• _Reading text_:
******
Google-Plus-LogoI remember the day I realized I was an atheist. I was sitting on an S-Bahn in Stuttgart, reading Richard Dawkins’ The Blind Watchmaker for the second time – this time paying more attention. I finally came to know that for my purposes there was no credible need to believe in the god I had been raised to worship. The ties were already very loose by then. Dawkins just helped me to be honest with myself.

There has always been some kind of searching going on in my life (if you are reading this blog then there is no need to explain that idea). I had tried out Buddhist meditation a few years previously and found it to be good thing. But then I started travelling, living a whole new life with lots of money and lots of fun. Meditation had given me a kick start, and now I had moved on. The moment of realization on that S-Bahn brought me to the conclusion that there was no need to seek any more. Silly me.

The question about whether or not there is a god takes up a lot of space on YouTube these days, but I’ve come to see it as a bit dull. Once you’ve answered the question for yourself – in whatever way that works for you – the really interesting questions remain: How do I live well? What is the nature of mind and experience? And who the hell is asking, anyhow? I’ve never been comfortable calling myself Buddhist as it has too many associated assumed beliefs to which I don’t adhere and which I don’t wish to defend. But something has moved in the years since The Blind Watchmaker, and again I find myself forced into honesty.
******
• _Dataset extract_:
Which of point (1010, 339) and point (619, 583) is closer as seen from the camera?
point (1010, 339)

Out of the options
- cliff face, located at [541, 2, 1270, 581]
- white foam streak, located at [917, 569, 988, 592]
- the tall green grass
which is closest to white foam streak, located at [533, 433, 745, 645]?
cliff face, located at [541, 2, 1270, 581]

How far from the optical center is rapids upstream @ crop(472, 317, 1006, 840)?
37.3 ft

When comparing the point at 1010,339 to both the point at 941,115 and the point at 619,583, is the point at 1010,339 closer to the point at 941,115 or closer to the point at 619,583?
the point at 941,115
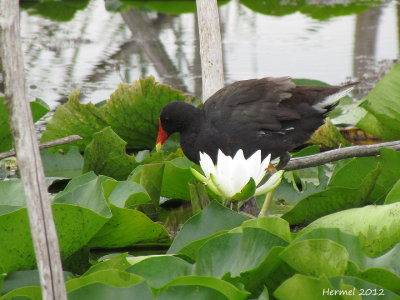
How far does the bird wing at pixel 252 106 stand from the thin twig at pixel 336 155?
0.20 meters

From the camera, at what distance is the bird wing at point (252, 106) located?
234 centimetres

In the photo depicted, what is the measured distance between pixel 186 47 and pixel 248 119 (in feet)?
8.73

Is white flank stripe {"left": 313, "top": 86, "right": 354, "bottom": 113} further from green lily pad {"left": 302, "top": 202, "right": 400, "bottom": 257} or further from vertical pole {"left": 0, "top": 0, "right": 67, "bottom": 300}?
vertical pole {"left": 0, "top": 0, "right": 67, "bottom": 300}

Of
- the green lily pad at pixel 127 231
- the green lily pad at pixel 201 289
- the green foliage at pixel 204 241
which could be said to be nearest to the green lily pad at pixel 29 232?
the green foliage at pixel 204 241

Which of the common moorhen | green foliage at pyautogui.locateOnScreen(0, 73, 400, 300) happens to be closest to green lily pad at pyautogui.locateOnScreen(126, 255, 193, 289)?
green foliage at pyautogui.locateOnScreen(0, 73, 400, 300)

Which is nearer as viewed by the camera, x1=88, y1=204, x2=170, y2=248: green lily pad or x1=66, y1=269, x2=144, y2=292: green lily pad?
x1=66, y1=269, x2=144, y2=292: green lily pad

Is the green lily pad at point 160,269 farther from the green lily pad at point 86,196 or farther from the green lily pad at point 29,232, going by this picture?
the green lily pad at point 86,196

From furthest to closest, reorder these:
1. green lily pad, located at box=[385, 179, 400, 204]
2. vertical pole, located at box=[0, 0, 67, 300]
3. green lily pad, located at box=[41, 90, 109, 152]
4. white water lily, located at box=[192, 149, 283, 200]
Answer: green lily pad, located at box=[41, 90, 109, 152] < green lily pad, located at box=[385, 179, 400, 204] < white water lily, located at box=[192, 149, 283, 200] < vertical pole, located at box=[0, 0, 67, 300]

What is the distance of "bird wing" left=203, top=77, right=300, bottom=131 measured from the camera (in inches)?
92.1

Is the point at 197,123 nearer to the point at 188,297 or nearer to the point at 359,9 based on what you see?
the point at 188,297

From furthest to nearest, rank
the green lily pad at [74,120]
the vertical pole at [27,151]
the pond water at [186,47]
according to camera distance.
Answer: the pond water at [186,47]
the green lily pad at [74,120]
the vertical pole at [27,151]

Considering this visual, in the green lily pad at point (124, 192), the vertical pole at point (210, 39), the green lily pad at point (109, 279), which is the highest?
the vertical pole at point (210, 39)

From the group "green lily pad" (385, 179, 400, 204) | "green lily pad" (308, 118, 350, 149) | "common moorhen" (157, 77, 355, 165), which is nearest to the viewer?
"green lily pad" (385, 179, 400, 204)

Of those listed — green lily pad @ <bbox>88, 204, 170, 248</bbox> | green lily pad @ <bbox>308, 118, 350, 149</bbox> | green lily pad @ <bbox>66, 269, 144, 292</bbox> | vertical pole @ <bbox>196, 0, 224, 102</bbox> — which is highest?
******
• _Exercise instructions_:
1. From the rows, return the stretch from the line containing "When comparing the" through the line containing "0.20 meters" word for word, and leave the picture out.
2. Resume the personal essay about realizing one was an atheist, starting right after its last sentence.

• _Answers given_:
1.
When comparing the point at 1010,339 to both the point at 941,115 and the point at 619,583, is the point at 1010,339 closer to the point at 941,115 or closer to the point at 619,583?
the point at 941,115
How far does the bird wing at pixel 252 106 stand from the thin twig at pixel 336 155?
0.20 meters

2.
On the 44th anniversary of the moment I started breathing air, and at the end, more or less, of the 4th year that I have returned to observing that breath in Buddhist meditation, it seemed like as good a day as any to acknowledge what has changed. I still choose not to call myself a Buddhist. But there remains the realization that I have already taken refuge in the Buddha – as much in my own presumed Buddha nature as in the historical seeker and scientist Gotama.

I have already taken refuge in the Dhamma – it describes in a very satisfactory way the things I experience in life, and much of what I read about in the sciences.

And now in the past few months, I have taken refuge in a very special Sangha: the Wildmind Community.

These are not refuges into which one flees in fear to avoid uncertainty, but towards which one gravitates in hope and confidence but with some trepidation. Whatever word I might or might not use to describe myself, there is a path ahead of me now that I cannot imagine leaving.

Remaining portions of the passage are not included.